* QUESTIONS ON THE MATERIAL *
(1) In the biography of William Nicol Fife, where was he buried?
(2) From the biography of William Nicol Fife, return word for word the passage starting with "William Nicol Fife" and going on through "are standing today.".

* SELECTED EXCERPT *
_ _ _ _ _
William Nicol Fife (October 16, 1831 - October 21, 1914) was a Scottish-trained architect in early Utah. His works included the original Ogden Pioneer Tabernacle, Ogden Central School, and the Weber Courthouse, none of which are standing today.

The great-grandson of a notable Edinburgh architect, William Wilson, Fife was born in Kincardine, Perthshire, Scotland. He became a member of the Church of Jesus Christ of Latter-day Saints while working as an architect in Manchester, England. Immigrating to the U.S. through New Orleans, he sailed up the Mississippi River to St. Louis, and then traveled by wagon train to Utah. He became a leader in the Mormon community of Utah, and served as an emissary from Mormon President Heber C. Kimball to General Albert Sidney Johnston, and was appointed U.S. marshal for Ogden in 1861, later serving as a frontier guide, a Colonel in the U.S. Army and an early pioneer in southeastern Arizona. He was still U.S. marshal and present in 1869 when the Golden Spike was driven, completing the first transcontinental railroad at nearby Promontory Point, Utah. He was the father of William W. Fife, another Utah architect.

==Biography==
William N. Fife was born in Kincardine, Perthshire, Scotland on October 16, 1831.

He died at his daughter's home in Salt Lake City on October 21, 1914, and was buried at Ogden City Cemetery.
_ _ _ _ _
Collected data

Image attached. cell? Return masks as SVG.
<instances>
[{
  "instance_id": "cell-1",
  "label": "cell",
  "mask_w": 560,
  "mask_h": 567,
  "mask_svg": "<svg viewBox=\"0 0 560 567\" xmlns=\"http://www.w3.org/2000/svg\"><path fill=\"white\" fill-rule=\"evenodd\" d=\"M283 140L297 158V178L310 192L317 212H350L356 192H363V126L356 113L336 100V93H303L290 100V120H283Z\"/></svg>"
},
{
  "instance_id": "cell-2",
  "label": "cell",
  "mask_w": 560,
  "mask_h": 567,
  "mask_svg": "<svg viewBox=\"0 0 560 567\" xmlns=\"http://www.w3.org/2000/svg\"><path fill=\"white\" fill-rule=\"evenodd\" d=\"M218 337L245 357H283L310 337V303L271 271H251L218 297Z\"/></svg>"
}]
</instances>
_ _ _ _ _
* EXPECTED RESPONSES *
(1) Ogden City Cemetery

(2)
William Nicol Fife (October 16, 1831 - October 21, 1914) was a Scottish-trained architect in early Utah. His works included the original Ogden Pioneer Tabernacle, Ogden Central School, and the Weber Courthouse, none of which are standing today.